(Exercise description): All lines below are to be transcribed exactly.

==== Extracted data

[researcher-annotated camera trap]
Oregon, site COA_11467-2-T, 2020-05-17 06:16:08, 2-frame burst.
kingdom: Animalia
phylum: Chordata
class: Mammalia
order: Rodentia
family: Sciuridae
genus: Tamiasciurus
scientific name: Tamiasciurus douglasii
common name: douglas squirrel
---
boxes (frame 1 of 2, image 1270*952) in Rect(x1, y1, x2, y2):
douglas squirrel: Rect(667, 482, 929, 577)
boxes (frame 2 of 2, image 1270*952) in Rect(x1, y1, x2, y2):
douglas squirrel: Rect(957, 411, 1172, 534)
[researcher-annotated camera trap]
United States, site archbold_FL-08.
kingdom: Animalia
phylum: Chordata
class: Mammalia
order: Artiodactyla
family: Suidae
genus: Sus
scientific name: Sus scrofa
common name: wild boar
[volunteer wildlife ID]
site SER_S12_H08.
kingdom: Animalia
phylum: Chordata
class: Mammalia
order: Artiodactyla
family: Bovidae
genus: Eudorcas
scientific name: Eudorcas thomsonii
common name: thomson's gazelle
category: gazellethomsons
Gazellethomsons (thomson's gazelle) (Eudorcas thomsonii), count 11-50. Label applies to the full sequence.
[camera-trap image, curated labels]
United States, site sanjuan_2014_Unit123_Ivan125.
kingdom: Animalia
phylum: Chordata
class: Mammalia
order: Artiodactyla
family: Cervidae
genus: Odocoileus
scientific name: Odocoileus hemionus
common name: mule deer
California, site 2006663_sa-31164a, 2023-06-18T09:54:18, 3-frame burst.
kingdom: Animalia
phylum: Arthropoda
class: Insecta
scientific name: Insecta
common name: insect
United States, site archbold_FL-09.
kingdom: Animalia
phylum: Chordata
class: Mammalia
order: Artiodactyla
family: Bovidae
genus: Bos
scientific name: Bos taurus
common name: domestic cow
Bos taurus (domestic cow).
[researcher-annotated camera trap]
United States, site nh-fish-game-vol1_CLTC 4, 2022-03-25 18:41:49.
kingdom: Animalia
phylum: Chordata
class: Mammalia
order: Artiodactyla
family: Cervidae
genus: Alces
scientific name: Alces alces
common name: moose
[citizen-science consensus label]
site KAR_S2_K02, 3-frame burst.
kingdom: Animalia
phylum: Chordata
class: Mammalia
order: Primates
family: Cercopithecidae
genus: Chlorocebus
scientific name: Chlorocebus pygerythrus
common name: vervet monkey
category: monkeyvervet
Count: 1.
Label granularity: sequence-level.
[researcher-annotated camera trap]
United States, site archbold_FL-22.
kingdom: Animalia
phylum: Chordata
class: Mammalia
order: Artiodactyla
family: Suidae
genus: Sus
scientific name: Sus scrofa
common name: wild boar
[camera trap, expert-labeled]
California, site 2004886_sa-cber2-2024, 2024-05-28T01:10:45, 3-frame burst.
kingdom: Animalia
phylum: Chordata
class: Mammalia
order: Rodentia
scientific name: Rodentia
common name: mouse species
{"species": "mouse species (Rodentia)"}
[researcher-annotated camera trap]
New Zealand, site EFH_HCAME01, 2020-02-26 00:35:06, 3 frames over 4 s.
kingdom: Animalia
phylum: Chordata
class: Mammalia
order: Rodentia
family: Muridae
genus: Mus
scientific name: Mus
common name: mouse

========

(Answer area):
[researcher-annotated camera trap]
Oregon, site COA_11467-2-T, 2020-05-17 06:16:08, 2-frame burst.
kingdom: Animalia
phylum: Chordata
class: Mammalia
order: Rodentia
family: Sciuridae
genus: Tamiasciurus
scientific name: Tamiasciurus douglasii
common name: douglas squirrel
---
boxes (frame 1 of 2, image 1270*952) in Rect(x1, y1, x2, y2):
douglas squirrel: Rect(667, 482, 929, 577)
boxes (frame 2 of 2, image 1270*952) in Rect(x1, y1, x2, y2):
douglas squirrel: Rect(957, 411, 1172, 534)
[researcher-annotated camera trap]
United States, site archbold_FL-08.
kingdom: Animalia
phylum: Chordata
class: Mammalia
order: Artiodactyla
family: Suidae
genus: Sus
scientific name: Sus scrofa
common name: wild boar
[volunteer wildlife ID]
site SER_S12_H08.
kingdom: Animalia
phylum: Chordata
class: Mammalia
order: Artiodactyla
family: Bovidae
genus: Eudorcas
scientific name: Eudorcas thomsonii
common name: thomson's gazelle
category: gazellethomsons
Gazellethomsons (thomson's gazelle) (Eudorcas thomsonii), count 11-50. Label applies to the full sequence.
[camera-trap image, curated labels]
United States, site sanjuan_2014_Unit123_Ivan125.
kingdom: Animalia
phylum: Chordata
class: Mammalia
order: Artiodactyla
family: Cervidae
genus: Odocoileus
scientific name: Odocoileus hemionus
common name: mule deer
California, site 2006663_sa-31164a, 2023-06-18T09:54:18, 3-frame burst.
kingdom: Animalia
phylum: Arthropoda
class: Insecta
scientific name: Insecta
common name: insect
United States, site archbold_FL-09.
kingdom: Animalia
phylum: Chordata
class: Mammalia
order: Artiodactyla
family: Bovidae
genus: Bos
scientific name: Bos taurus
common name: domestic cow
Bos taurus (domestic cow).
[researcher-annotated camera trap]
United States, site nh-fish-game-vol1_CLTC 4, 2022-03-25 18:41:49.
kingdom: Animalia
phylum: Chordata
class: Mammalia
order: Artiodactyla
family: Cervidae
genus: Alces
scientific name: Alces alces
common name: moose
[citizen-science consensus label]
site KAR_S2_K02, 3-frame burst.
kingdom: Animalia
phylum: Chordata
class: Mammalia
order: Primates
family: Cercopithecidae
genus: Chlorocebus
scientific name: Chlorocebus pygerythrus
common name: vervet monkey
category: monkeyvervet
Count: 1.
Label granularity: sequence-level.
[researcher-annotated camera trap]
United States, site archbold_FL-22.
kingdom: Animalia
phylum: Chordata
class: Mammalia
order: Artiodactyla
family: Suidae
genus: Sus
scientific name: Sus scrofa
common name: wild boar
[camera trap, expert-labeled]
California, site 2004886_sa-cber2-2024, 2024-05-28T01:10:45, 3-frame burst.
kingdom: Animalia
phylum: Chordata
class: Mammalia
order: Rodentia
scientific name: Rodentia
common name: mouse species
{"species": "mouse species (Rodentia)"}
[researcher-annotated camera trap]
New Zealand, site EFH_HCAME01, 2020-02-26 00:35:06, 3 frames over 4 s.
kingdom: Animalia
phylum: Chordata
class: Mammalia
order: Rodentia
family: Muridae
genus: Mus
scientific name: Mus
common name: mouse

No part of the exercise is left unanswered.